Augustin Herbert, Mayerhofer Katrin, Seles Maximilian, Pummer Karl
Department of Urology, Medical University of Graz, Graz, Austria.
Urol Int. 2015;95(2):125-31. doi: 10.1159/000371895. Epub 2015 Mar 17.
Active surveillance (AS) represents an expectant treatment strategy for clinically localized prostate cancer (PCa) with low-risk features.
The actual management as well as the pros and cons of AS were evaluated.
A systematic review of the recent literature was performed using the Medline databases.

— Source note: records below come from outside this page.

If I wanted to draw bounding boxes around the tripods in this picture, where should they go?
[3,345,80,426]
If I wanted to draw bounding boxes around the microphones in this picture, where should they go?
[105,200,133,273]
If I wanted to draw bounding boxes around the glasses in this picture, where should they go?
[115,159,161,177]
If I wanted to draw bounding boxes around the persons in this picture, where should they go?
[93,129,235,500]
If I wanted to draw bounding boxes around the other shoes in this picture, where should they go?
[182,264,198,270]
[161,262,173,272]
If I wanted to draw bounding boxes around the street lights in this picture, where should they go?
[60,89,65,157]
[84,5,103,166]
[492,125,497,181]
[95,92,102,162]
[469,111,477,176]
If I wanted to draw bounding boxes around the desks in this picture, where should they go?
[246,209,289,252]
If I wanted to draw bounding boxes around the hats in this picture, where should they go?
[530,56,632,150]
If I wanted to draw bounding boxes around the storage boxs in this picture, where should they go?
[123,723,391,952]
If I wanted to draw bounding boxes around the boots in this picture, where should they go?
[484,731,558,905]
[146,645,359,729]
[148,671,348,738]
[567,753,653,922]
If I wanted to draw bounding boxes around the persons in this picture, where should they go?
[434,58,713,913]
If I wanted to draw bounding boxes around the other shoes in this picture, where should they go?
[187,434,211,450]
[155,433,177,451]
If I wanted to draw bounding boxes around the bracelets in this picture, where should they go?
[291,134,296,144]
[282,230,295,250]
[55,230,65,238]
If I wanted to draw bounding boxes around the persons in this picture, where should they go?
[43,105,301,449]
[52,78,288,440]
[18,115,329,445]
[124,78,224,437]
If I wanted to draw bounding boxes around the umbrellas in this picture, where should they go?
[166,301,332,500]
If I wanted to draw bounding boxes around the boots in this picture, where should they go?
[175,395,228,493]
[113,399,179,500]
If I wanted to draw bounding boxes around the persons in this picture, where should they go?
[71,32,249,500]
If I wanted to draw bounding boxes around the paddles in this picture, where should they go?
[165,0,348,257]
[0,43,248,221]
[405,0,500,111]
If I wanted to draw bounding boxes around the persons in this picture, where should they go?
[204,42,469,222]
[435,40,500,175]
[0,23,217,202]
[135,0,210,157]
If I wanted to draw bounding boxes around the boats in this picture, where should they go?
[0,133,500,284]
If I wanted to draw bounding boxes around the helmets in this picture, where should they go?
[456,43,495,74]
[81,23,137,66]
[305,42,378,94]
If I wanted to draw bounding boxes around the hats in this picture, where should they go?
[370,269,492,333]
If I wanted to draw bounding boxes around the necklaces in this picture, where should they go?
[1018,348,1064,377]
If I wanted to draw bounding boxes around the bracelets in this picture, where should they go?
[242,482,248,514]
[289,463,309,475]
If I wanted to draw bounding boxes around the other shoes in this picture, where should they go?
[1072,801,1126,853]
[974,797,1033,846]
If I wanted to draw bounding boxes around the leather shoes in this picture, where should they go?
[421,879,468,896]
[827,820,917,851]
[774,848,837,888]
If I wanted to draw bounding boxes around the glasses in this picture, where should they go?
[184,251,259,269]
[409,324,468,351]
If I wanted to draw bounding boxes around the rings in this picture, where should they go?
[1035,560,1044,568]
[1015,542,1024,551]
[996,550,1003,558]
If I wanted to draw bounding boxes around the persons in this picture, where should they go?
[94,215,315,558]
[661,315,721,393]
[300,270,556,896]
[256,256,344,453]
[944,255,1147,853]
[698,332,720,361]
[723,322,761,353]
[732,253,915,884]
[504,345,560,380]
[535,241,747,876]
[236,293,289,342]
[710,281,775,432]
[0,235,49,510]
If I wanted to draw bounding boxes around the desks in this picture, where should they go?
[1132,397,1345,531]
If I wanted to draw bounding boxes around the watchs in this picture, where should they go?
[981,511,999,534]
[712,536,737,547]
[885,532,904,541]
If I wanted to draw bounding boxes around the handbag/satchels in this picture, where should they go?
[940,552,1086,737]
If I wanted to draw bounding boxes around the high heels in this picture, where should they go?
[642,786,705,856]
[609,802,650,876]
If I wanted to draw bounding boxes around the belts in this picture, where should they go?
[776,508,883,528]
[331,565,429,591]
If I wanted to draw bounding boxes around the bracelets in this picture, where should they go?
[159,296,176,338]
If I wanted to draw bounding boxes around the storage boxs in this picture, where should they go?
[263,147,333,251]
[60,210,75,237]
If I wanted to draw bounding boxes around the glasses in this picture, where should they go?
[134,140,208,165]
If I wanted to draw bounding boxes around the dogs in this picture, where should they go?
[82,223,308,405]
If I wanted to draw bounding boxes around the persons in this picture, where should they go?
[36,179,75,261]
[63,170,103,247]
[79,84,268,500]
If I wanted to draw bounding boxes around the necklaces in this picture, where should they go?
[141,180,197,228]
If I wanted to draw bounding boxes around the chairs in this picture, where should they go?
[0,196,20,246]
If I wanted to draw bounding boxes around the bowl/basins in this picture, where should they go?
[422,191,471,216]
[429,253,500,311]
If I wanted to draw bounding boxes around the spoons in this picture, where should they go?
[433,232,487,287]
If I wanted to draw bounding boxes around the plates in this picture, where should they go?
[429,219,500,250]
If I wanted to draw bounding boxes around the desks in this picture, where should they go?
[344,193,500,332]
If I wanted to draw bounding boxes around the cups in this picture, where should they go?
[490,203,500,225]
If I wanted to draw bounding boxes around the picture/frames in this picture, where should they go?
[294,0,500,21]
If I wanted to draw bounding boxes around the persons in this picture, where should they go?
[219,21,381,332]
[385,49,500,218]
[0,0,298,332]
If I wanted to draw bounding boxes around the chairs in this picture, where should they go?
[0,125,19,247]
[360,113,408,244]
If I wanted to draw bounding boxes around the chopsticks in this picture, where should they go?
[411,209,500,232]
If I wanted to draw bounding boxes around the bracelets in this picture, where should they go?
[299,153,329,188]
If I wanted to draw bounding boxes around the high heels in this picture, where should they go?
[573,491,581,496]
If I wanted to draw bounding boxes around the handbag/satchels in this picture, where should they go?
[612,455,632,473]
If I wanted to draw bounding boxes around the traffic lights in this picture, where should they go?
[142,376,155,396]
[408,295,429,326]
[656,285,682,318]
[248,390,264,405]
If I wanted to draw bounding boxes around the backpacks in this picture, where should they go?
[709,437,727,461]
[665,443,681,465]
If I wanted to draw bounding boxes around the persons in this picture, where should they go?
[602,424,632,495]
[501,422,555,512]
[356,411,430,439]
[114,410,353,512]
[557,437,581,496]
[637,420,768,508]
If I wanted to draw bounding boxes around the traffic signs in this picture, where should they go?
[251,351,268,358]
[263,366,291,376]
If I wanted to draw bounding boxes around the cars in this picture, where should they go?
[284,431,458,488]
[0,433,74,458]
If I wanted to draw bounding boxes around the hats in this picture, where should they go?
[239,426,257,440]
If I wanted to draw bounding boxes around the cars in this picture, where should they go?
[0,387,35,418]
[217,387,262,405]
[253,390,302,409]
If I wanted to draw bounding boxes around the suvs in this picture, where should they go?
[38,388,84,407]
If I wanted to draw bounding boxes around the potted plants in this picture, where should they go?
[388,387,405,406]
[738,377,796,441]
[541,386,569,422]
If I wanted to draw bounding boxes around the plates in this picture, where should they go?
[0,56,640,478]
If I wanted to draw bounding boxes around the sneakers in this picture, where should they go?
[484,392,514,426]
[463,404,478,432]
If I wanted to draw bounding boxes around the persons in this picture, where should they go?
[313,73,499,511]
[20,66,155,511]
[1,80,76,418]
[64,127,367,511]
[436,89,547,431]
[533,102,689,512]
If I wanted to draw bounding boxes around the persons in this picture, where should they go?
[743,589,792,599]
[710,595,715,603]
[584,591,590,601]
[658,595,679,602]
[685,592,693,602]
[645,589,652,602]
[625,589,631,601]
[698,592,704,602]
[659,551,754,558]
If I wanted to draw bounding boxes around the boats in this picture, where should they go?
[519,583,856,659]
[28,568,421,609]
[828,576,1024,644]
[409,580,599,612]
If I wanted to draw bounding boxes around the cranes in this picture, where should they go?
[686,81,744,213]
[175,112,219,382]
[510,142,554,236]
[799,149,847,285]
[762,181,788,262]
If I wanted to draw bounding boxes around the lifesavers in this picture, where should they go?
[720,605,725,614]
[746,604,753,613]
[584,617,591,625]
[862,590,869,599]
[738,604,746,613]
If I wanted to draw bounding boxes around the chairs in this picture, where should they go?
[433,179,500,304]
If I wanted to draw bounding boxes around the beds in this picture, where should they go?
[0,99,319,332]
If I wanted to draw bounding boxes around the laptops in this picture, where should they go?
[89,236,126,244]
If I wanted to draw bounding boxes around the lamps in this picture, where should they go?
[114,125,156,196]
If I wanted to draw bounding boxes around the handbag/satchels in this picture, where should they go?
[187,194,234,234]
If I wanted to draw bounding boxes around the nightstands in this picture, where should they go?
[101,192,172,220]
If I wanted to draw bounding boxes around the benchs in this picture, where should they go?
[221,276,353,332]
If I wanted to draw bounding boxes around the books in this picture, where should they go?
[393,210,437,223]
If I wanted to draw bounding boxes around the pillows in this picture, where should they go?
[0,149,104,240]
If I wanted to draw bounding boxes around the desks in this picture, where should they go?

Since a substantial number of men die with rather than from PCa, there is a considerable role for AS in carefully selected men. AS may also represent a strategy to reduce the burden of overtreatment rooted in intensified PSA testing. Facing the imprecision of risk stratification based on transrectal ultrasound-guided biopsy, accurate clinical staging represents a major medical challenge. Counseling and care require empathy as well as a profound understanding of the biology and the natural history of PCa.
主动监测(AS)是针对具有低风险特征的临床局限性前列腺癌(PCa)的一种期待性治疗策略。
评估主动监测的实际管理情况及其利弊。
使用Medline数据库对近期文献进行系统综述。
由于相当数量的男性死于其他原因而非前列腺癌,因此主动监测在经过精心挑选的男性患者中具有重要作用。主动监测也可能是一种减轻因强化PSA检测导致的过度治疗负担的策略。鉴于经直肠超声引导活检进行风险分层存在不精确性,准确的临床分期是一项重大的医学挑战。咨询和护理需要同理心以及对前列腺癌生物学和自然史的深刻理解。